U.S. Supreme Court declines beef checkoff charge


DENVER – The U.S. Supreme Court denied Kansas cattleman Jerry Goetz’s request for review of a claim that he should not have to pay the $1-per-head beef checkoff.

By its action, the high court refused to even consider Goetz’s charge that the checkoff program is unconstitutional.

Goetz filed his latest petition with the Supreme Court Aug. 9, 2001, after his claims were rejected by the U.S. District Court for the District of Kansas, the U.S. Court of Appeals for the 10th Circuit, and the U.S. Supreme Court.

In the petition, Goetz argued that the April 2001 ruling against him by the 10th Circuit should be vacated and reconsidered in light of that court’s June 2001 ruling in the United States vs. United Foods. That case focused on the mushroom industry’s checkoff.

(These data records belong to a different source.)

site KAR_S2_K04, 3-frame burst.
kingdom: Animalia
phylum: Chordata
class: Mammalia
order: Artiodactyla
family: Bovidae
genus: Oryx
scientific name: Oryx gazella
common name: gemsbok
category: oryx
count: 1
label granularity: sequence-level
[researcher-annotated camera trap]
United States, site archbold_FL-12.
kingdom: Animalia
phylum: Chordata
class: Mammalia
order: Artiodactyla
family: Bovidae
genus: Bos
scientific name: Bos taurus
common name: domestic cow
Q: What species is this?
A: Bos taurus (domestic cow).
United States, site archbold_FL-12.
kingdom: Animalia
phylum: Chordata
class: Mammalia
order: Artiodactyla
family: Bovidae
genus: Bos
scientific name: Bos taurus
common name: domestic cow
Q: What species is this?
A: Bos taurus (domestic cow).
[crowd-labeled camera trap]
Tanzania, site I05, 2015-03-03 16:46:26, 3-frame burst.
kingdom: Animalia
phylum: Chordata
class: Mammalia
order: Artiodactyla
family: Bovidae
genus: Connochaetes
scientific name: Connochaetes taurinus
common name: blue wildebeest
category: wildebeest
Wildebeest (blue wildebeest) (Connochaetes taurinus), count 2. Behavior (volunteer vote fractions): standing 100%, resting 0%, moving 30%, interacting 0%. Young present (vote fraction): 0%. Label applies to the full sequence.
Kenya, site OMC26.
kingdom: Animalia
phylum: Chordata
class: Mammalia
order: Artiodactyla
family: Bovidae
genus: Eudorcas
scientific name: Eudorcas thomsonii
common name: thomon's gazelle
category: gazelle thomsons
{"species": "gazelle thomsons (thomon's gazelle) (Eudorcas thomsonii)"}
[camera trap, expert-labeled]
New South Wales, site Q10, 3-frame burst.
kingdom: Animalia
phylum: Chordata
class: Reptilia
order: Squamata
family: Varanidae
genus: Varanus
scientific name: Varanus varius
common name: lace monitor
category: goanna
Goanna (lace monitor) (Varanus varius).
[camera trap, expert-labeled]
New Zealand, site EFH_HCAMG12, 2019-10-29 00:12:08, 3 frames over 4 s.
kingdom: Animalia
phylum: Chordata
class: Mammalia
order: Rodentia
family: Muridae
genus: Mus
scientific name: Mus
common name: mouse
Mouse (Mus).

Separate challenge. The beef checkoff faces a separate challenge of its constitutionality by the Livestock Marketing Association in a suit that goes before a South Dakota U.S. District Court Dec. 20, 2001.

The Supreme Court’s latest ruling lets stand the U.S. Court of Appeals ruling that Goetz pay more than $136,000 in beef checkoff assessments, late fees and civil penalties.

The beef checkoff program was established as part of the 1985 Farm Bill and assesses beef and dairy producers $1 per head at the time of sale. The checkoff is collected by qualified state beef councils, which retain up to 50 cents on the dollar.

The state councils forward the other 50 cents per head to the Cattlemen’s Beef Promotion and Research Board, which oversees the national checkoff program.

The beef checkoff assessment became mandatory when the program was approved by 79 percent of producers in a 1988 national referendum vote. Checkoff revenues may be used for promotion, education and research programs to improve the marketing climate for beef.